Lecture 8

SparkNLP and Project Setup

Amit Arora, Abhijit Dasgupta, Anderson Monken, and Marck Vaisman

Georgetown University

Fall 2023

Agenda and Goals for Today

Lecture

  • SparkNLP
  • Project

Lab

  • SparkNLP
  • Project Exploration

Logistics and Review

Deadlines

  • Lab 7: Spark DataFrames Due Oct 10 6pm
  • Lab 8: SparkNLP Due Oct 17 6pm
  • Assignment 6: Spark (Multi-part) Due Oct 23 11:59pm
  • Lab 9: SparkML Due Oct 24 6pm
  • Lab 10: Spark Streaming Due Oct 31 6pm
  • Lab 11: Dask Due Nov 7 6pm
  • Lab 12: Ray Due Nov 14 6pm

Look back and ahead

  • Searching Slack for existing Q&A - like StackOverflow!
  • Spark RDDs, Spark DataFrames, Spark UDFs
  • Now: SparkNLP and project
  • Next week: SparkML

Review of Prior Topics

AWS Academy

  • Credit limit - $100

  • Course numbers:

    • Course #1 - 54380
    • Course #2 - 54378

STAY WITH COURSE 54380 UNLESS YOU HAVE RUN OUT OF CREDITS OR >$90 USED!

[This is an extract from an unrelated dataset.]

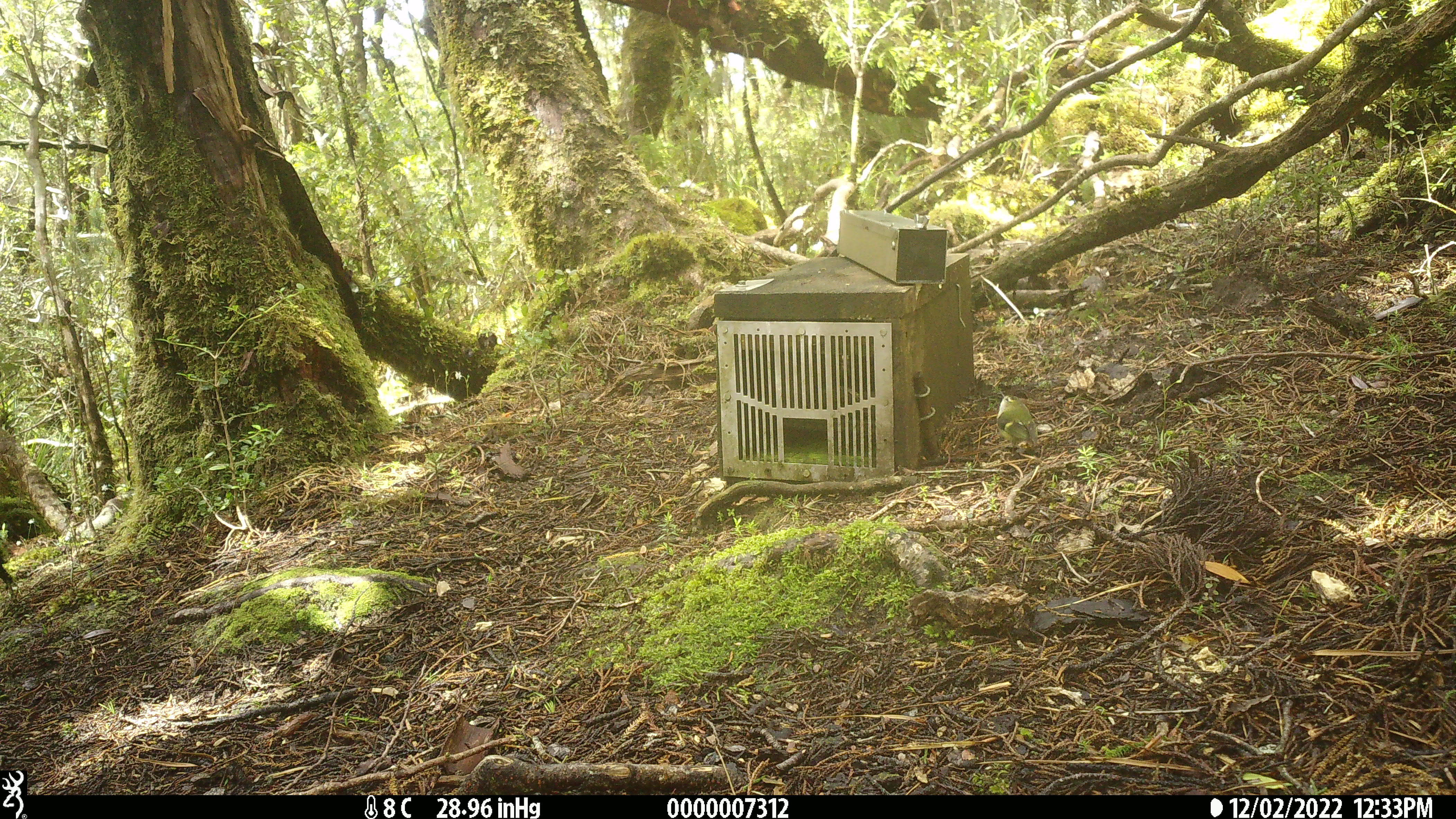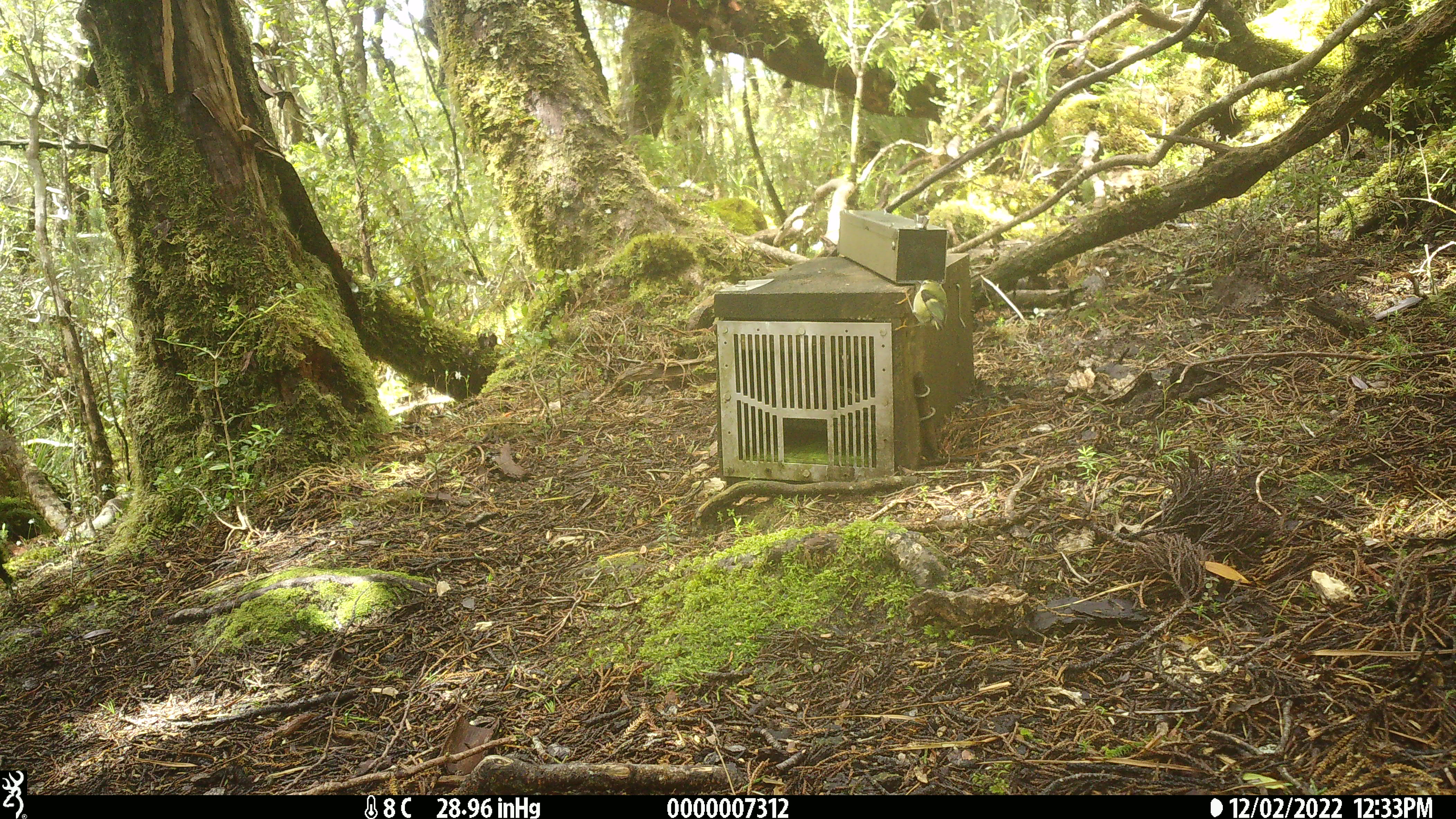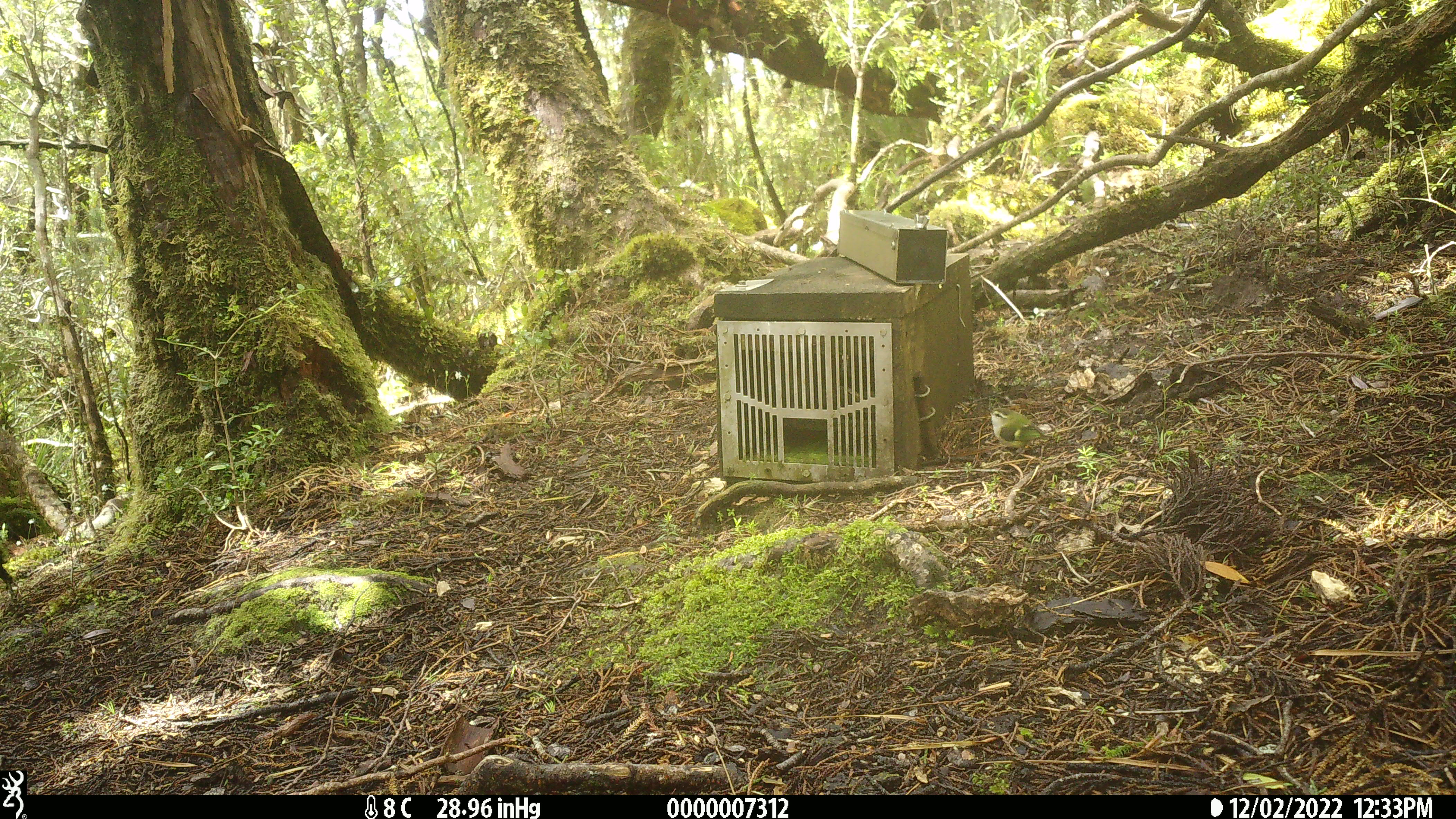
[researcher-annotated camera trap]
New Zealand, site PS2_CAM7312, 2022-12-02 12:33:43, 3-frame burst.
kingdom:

Note that you will have to repeat several setup steps:

  • SageMaker domain set up (review Slack channel to review solutiosn to issues)
  • any S3 uploading or copying as well as bucket creation as necessary

Caching and Persistence

By default, RDDs are recomputed every time you run an action on them. This can be expensive (in time) if you need to use a dataset more than once.

Spark allows you to control what is cached in memory.

To tell spark to cache an object in memory, use persist() or cache():

  • cache(): is a shortcut for using default storage level, which is memory only
  • persist(): can be customized to other ways to persist data (including both memory and/or disk)
# caches error RDD in memory, but only after an action is run
errors = logs.filter(lambda x: "error" in x and "2019-12" in x).cache()

collect CAUTION

Spark UI - Executors

UDF Speed Comparison

Costs:

  • Serialization/deserialization (think pickle files)
  • Data movement between JVM and Python
  • Less Spark optimization possible

Other ways to make your Spark jobs faster source:

  • Cache/persist your data into memory
  • Using Spark DataFrames over Spark RDDs
  • Using Spark SQL functions before jumping into UDFs
  • Save to serialized data formats like Parquet

Spark

Transformers

Transformers take DataFrames as input, and return a new DataFrame as output. Transformers do not learn any parameters from the data, they simply apply rule-based transformations to either prepare data for model training or generate predictions using a trained model.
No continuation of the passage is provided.